Credit: Substream Magazine
by Andrew Bosma Music Pop Rocks

3OH!3 | NEED

September 30, 2021

NEED finds 3OH!3 returning to their late-aughts party rap roots, and reminding how much current hyperpop stars are indebted to their earworm sound.


It seems impossible to announce that 3OH!3 is back in the year 2021 with a new album, as many not familiar with the typical Warped Tour lineups of the late 2010s would assume the duo had passed either of old age or some sort of irrelevancy-based incident. But against all odds, NEED was released in August, an effort to revisit the sound of their old albums while still reflecting some of the sonic changes that came with the albums that followed their most popular era.

Sean Foreman and Nathaniel Motte have aged. This should come as no surprise to anyone familiar with the fundamentals of human biology, but their music hasn’t entirely aged with them — the trademark juvenilia that has peppered 3OH!3’s catalogue since their inception is as plentiful as ever. Perhaps as a contrast to this, the duo notably references their mutual encroachment on middle age on tracks like lead single “I’m So Sad,” a mix of their older electro-club tonality and their later pop punk guitar affectations. But despite this over-the-hill acknowledgment, they still do drop familiar lines, like a reference to meeting a hookup in the bathroom after class, which honestly scans more like a sex crime than flirtatious innuendo at this point in their careers. They pass it off nonchalantly enough, however, and their catchy hooks — built on the pair’s longstanding staples of thumping bass, electronic whirls, and vocal effects on nearly every line — tie together songs comparing breakups to underwear skid marks (rest assured, the duo reminds us that they wash out) and ones proclaiming that they should have probably settled down by this point in time. To some, such immaturity will surely be only cringey, upsetting even, but there’s no denying the clear tongue-in-cheek intentionality of the whole gambit, and the somewhat meta result is more lightly charming than creepy for those with more than a passing familiarity to the duo’s work. In a world of artists releasing the same album every 18 months in order to get enough streams to support their lifestyles, it’s genuinely exciting to listen to an effort that was 5 years in the making and that outright refuses to take itself too seriously.

In the late-aughts, a band like 3OH!3 would have been entirely disposable, considered a relic of the previous decade’s radio-pop frivolity.
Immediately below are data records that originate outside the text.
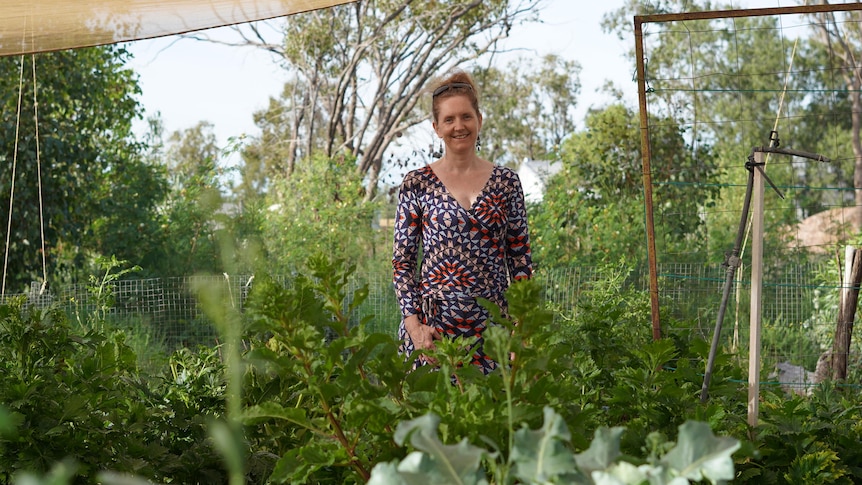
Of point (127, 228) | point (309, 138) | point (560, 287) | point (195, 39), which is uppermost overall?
point (195, 39)

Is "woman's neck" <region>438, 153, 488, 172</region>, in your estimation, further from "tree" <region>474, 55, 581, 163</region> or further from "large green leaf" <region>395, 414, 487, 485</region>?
"tree" <region>474, 55, 581, 163</region>

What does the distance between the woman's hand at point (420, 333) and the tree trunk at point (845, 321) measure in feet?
9.38

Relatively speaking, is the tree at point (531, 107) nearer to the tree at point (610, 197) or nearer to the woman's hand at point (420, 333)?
the tree at point (610, 197)

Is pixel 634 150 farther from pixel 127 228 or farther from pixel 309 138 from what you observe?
pixel 309 138

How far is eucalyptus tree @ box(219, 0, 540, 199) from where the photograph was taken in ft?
40.6

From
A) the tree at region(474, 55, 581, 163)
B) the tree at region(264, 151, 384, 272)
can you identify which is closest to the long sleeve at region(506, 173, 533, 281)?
the tree at region(264, 151, 384, 272)

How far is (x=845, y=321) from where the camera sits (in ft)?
14.8

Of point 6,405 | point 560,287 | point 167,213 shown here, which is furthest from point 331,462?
A: point 167,213

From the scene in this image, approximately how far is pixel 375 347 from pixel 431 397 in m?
0.22

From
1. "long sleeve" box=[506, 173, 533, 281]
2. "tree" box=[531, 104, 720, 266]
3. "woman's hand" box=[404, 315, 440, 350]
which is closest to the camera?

When they released their self-titled debut in 2007, it was easily assumed that they would release a couple more lackluster albums before fading into quick obscurity, as most bands in the party rap genre tended to do.  Instead, the Colorado-based duo released a series of major hits, most famously “Starstrukk” and “Don’t Trust Me,” both of which were notable for their playfully crude and crass lyrics and earworm hooks, backed by of-the-time throbbing electronic beats. This would mark the end of the gravy train for the group for a while, as their follow-ups were rooted in a less popular pop-punk sound. Fast forward to 2021, where hyperpop artists like AG Cook and Dorian Electra and 100 gecs have soared in popularity in recent years, and connections to the heavily electronic party rap sounds of early 3OH!3 (and, more broadly, the late 2000s) can’t be ignored. It makes some poetic sense, then, that NEED contains a collaboration with the latter avant-popsters, and reflects the bizarre but deserved twist of fate wherein 3OH!3’s decades-old trendsetting has come to in many ways define the current landscape of popular online music. NEED is a celebration of that influence, while still absorbing some of the pop punk guitars that kept food on the table in the decade it took mainstream audiences to come to their senses. In this, and indeed all areas, it’s a major success.


Published as part of Album Roundup — August 2021.